– Все это слишком романически, мой милый друг. Моро знавал ваше семейство; он дал вам свое имя и должен был обеспечить ваше существование; но у вас есть таланты, образование; вы предпочитаете быть обязанной только одной себе. Это ошибка. Вы меня слишком интересуете, чтобы я не заботился о вас.
– Я вас интересую? Этого слова для меня достаточно. Будущность моя!
– Скажите мне ваши имена, – начал он после некоторого молчания, – скажите то, которым никто вас не называл.
– Зовите меня Идой. Это имя было дорого моему отцу.
– Ну, моя дорогая Ида, судьба, долг, честь требуют от нас скорой разлуки. Я нахожусь на опасном посту. Обещай мне, что куда бы не увлекла меня война, никогда мое письмо не скажет тебе напрасно: «мне не достает Иды!»
– Клянусь! Я явлюсь на ваш зов, каково бы ни было расстояние! Я счастлива, что могу обещать тебе.
«Я жила в каком-то обмане любви; каждое утро было сладким сном, меланхолическим и нежным ожиданием, которое всегда завершалось вечерним посещением. Он непременно говорил мне о моем будущем. Однажды я сказала ему, что хочу поступить на сцену.
– Полно! – вскричал он. – Я скорее пожелал бы видеть тебя маркитанткой, чем актрисой.
–Маркитанткой?.. Охотно. Тогда я всюду могу за вами следовать.
Он улыбнулся, и, снимая со своей шеи часы и цепь, сказал:
– Нам пора проститься, Ида; но помни, ты поклялась, что в какой бы час я не призвал тебя, ты явишься ко мне.
–Я опять клянусь! – прошептала я в поцелуе».
Генерал Ней уехал; Ида Сент-Эльм поклялась ему в совершенной любви, но не в совершенной верности. Один довольно смешной анекдот, который она рассказывает по поводу Талейрана доказывает, что для нее любовь в верность были слова противоположные.
Повинуясь Бонапарту, который чванился нравственностью, Талейран должен был жениться на г-же Гранд, с которой он был в нежных отношениях, со времени ее возвращения из эмиграции. В ожидании он принимал в министерстве многочисленные посещения прелестных женщин; особенно Ида Сент-Эльм имела доступ в его кабинет, и почти всегда оставалась в нем подолгу.

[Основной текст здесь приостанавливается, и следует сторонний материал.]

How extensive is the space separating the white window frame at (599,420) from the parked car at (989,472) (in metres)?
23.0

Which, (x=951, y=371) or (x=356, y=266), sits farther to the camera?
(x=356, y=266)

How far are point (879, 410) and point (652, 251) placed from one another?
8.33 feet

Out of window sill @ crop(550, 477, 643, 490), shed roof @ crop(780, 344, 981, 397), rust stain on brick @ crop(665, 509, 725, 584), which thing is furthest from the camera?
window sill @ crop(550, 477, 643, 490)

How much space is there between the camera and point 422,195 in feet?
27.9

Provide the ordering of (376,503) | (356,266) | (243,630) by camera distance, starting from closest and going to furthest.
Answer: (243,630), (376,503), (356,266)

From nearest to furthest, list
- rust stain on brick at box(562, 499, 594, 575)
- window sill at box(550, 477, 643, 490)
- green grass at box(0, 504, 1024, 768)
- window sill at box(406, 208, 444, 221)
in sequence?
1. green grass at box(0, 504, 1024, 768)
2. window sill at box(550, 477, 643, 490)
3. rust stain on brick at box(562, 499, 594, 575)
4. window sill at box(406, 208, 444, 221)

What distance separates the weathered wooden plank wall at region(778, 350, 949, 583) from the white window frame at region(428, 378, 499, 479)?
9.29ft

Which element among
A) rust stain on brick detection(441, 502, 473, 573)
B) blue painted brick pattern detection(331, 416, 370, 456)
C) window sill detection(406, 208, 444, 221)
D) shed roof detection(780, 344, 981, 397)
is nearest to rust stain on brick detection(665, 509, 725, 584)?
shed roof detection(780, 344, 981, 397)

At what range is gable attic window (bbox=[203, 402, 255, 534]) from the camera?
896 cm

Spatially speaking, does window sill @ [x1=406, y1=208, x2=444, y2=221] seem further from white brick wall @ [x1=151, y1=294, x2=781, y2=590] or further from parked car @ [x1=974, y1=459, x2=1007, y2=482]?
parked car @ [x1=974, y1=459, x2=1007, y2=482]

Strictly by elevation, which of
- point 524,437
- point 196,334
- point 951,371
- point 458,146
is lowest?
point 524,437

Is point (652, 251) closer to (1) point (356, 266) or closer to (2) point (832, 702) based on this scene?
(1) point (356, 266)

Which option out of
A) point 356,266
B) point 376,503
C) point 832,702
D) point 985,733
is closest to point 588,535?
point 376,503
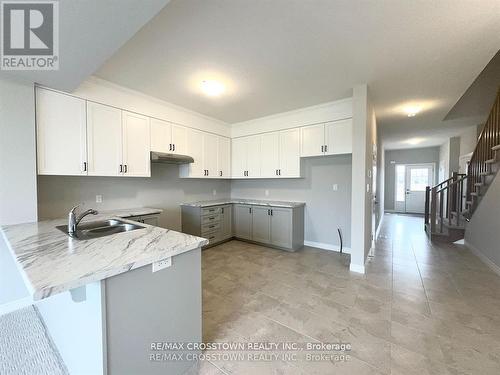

«Особенно мои волосы возбуждали учтивое внимание Талейрана, и однажды они были предметом, с его стороны довольно странного занятия. Под его слишком усердной рукой мои белокурые локоны развевались в беспорядке, эта рука, подписывавшая мирные трактаты, сама хотела поправить произведенное ею зло. И вот, министр, беря один за одним развевавшиеся локоны, завертывал их в тонкую бумагу, собирал и располагал их под моей шляпкой, требуя чтобы моя прическа осталась в таком виде до моего возвращения домой».
«Я довела мое терпение до тех пор, до которых он довел свою любезность, потому, тем более, что заметила, что он употреблял для папильоток билеты в тысячу франков».
«– Вот еще один, монсеньор, – сказала я, подавая ему забытый им локон».
Прическа Иды Сент-Эльм стоила Телейрану двадцать тысяч франков.
Бонапарт стал Наполеоном; Республика уступила место Империи: дрались каждый день; Ида Сент Эльм не дралась, но следовала во всех компаниях, все в мужском костюме за своим дорогим Неем; она была с ним при Магдебурге, Иене, Эйлау, Фридланде…
«Сколько раз в те редкие минуты, которые Ней отнимал у долга, чтобы отдать счастью, он повторял мне: «Бедная Ида! Вы повсюду! Вы ничего не страшитесь?» Тогда я рассказывала ему средства, которые я употребляла, чтобы достигнуть его… Я имела случай встретить в Магдебурге великолепного слугу, питавшего естественную привязанность к французам; таким образом, я была избавлена от необходимости брать проводников».
Ганц знал Пруссию, Германию и Тироль, как свои пять пальцев.
«При Эйлау я была с Ганцем, на узкой и дурной дороге, когда вдруг мы были окружены войсками различных полков, которые беспрерывно сменялись. Ней разбил целый русский корпус. Среди лошадей и багажа, я заметила женщину, одетую жокеем; она покинула свое семейство в Галле, чтобы следовать за сержантом гренадеров. Она была невыразимо прекрасна, и было невозможно, чтобы ее девственная фигура не изменила ее переодеванию.
« – Да, сказала она мне, – я кинула все, потому что как только Бюссьер сказал мне, что он меня любит, кроме него я не видала больше никого в свете. Я не обокрала моих родителей, потому что унесла с собой только мои безделушки и шесть сот дукатов, которые оставила мне моя матушка, Бюссьер говорит, что этого довольно, чтобы быть счастливой во Франции. Если его ранят, я буду за ним ухаживать, если его убьют, я тоже умру. Я хотела идти рядом с ним, но мне не позволили; тогда я надела это платье, но хочу сделаться маркитанткой. Бюссьер уверяет, что мне нечего бояться, а я разве буду бояться, чтобы приблизиться к моему любовнику!..»
«Я с восторгом слушала эту маленькую женщину. Я думала также как и она».